BackgroundTGFβ signaling appears to contribute to the pathogenesis of myxomatous mitral valve disease (MMVD) in both dogs and humans. However, little is known about the extent of the downstream signaling changes that will then affect cell phenotype and function in both species.ObjectiveIdentify changes in downstream signals in the TGFβ pathway in canine MMVD and examine the effects of antagonism of one significant signal (SMAD2 was selected).Materials and methodsCanine cultures of normal quiescent valve interstitial cells (qVICs) and disease-derived activated myofibroblasts (aVICs) (n = 6) were examined for TGFβ signaling protein expression using a commercial antibody array. Significant changes were confirmed, and additional proteins of interest downstream in the TGFβ signaling pathway and markers of cell phenotype were examined (PRAS40, S6K, elF4E IRS-1, αSMA, and VIM), using protein immunoblotting. RT-PCR examined expression of gene markers of VIC activation (ACTA2, TAGLN, and MYH10; encoding the proteins αSMA, SM22, and Smemb, respectively). Attenuation of pSMAD2 in aVICs was examined using a combination of RNA interference technology (siRNA) and the SMAD7 (antagonizes SMAD2) agonist asiaticoside.ResultsThe antibody array identified significant changes (P < 0.05) in 19 proteins, of which six were phosphorylated (p). There was increased expression of pSMAD2 and pRAC1 and decreased expression of pmTOR, pERK1/2, and pAKT1. Expression of pPRAS40 and pIRS-1 was increased, as was the mTOR downstream transcription factor pS6K, with increased expression of peIF4E in aVICs, indicating negative feedback control of the PI3K/AKT/mTOR pathway.
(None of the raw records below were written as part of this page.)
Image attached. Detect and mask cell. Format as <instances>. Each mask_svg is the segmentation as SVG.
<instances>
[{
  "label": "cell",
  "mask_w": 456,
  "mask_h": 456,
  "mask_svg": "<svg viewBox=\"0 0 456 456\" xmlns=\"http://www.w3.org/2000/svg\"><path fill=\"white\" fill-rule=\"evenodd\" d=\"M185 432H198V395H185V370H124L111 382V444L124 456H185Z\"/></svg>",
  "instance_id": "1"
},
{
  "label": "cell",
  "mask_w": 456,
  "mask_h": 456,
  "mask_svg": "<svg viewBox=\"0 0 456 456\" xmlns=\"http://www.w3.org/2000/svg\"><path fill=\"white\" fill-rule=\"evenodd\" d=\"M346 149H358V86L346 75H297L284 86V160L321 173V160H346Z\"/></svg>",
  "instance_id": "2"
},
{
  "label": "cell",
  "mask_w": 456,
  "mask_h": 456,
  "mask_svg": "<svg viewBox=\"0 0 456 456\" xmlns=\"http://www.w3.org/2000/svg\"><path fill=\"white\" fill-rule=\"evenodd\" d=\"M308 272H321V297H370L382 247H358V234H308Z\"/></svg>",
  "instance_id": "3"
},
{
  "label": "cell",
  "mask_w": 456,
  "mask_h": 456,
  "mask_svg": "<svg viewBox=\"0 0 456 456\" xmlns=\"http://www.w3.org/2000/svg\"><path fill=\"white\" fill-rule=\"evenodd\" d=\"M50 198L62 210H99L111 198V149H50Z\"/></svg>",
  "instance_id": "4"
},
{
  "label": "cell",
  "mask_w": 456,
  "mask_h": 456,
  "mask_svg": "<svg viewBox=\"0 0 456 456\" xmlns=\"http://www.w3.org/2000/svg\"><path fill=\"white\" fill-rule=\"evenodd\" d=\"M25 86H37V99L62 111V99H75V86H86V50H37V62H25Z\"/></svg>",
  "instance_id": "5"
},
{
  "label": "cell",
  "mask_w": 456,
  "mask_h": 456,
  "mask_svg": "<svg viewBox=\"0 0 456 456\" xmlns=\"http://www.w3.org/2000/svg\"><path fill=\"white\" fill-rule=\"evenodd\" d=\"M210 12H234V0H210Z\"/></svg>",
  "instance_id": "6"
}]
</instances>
SMAD2 antagonism by siRNA and the SMAD7 agonist asiaticoside decreased detection of pSMAD by at least 50%, significantly decreased expression of the aVIC gene markers ACTA2, TAGLN, and MYH10, and pαSMA, pAKT2, and pERK1, but had no effect on pS6K, pERK2, or pVIM expression in aVICs. SMAD2 antagonism transitioned diseased aVICs to normal qVICs, while maintaining a mesenchymal phenotype (VIM+) while concurrently affecting non-canonical TGFβ signaling.ConclusionMMVD is associated with changes in both the canonical and non-canonical TGFβ signaling pathway. Antagonism of SMAD2 transitions diseased-activated myofibroblasts back to a normal phenotype, providing data that will inform studies on developing novel therapeutics to treat MMVD in dogs and humans.

背景：TGFβ信号通路似乎在犬类和人类心肌黏液性二尖瓣疾病（MMVD）的发病机制中发挥重要作用。然而，关于影响两种物种细胞表型和功能的下游信号变化程度知之甚少。目标：识别犬类MMVD中TGFβ通路下游信号的变化，并考察一种显著信号（选择SMAD2）的拮抗作用。材料与方法：对正常静息瓣膜间质细胞（qVICs）和疾病来源的活化肌成纤维细胞（aVICs）（n = 6）进行检测，以商业抗体阵列分析TGFβ信号蛋白的表达。确认显著变化后，进一步考察TGFβ信号通路下游感兴趣蛋白和细胞表型标记物（PRAS40、S6K、eIF4E、IRS-1、αSMA和VIM），使用蛋白免疫印迹技术。RT-PCR检测VIC激活的基因标记物（ACTA2、TAGLN、MYH10；分别编码αSMA、SM22和Smemb蛋白）的表达。通过RNA干扰技术（siRNA）和SMAD7（拮抗SMAD2）激动剂asiaticoside的组合考察aVICs中pSMAD2的减弱。结果：抗体阵列鉴定出19种蛋白质的显著变化（P < 0.05），其中6种为磷酸化（p）。pSMAD2和pRAC1表达增加，而pmTOR、pERK1/2和pAKT1表达减少。pPRAS40和pIRS-1表达增加，以及mTOR下游转录因子pS6K的表达增加，同时aVICs中eIF4E的表达增加，表明PI3K/AKT/mTOR通路的负反馈调控。通过siRNA和SMAD7激动剂asiaticoside拮抗SMAD2，pSMAD的检测至少降低50%，显著降低aVIC基因标记物ACTA2、TAGLN和MYH10以及pαSMA、pAKT2和pERK1的表达，但对pS6K、pERK2或pVIM表达在aVICs中无影响。SMAD2拮抗将疾病活化肌成纤维细胞转变为正常qVICs，同时保持间质表型（VIM+），并影响非典型TGFβ信号。结论：MMVD与典型和非典型TGFβ信号通路的变化相关。SMAD2拮抗将疾病活化肌成纤维细胞转变为正常表型，为开发治疗犬类和人类MMVD的新疗法提供了数据。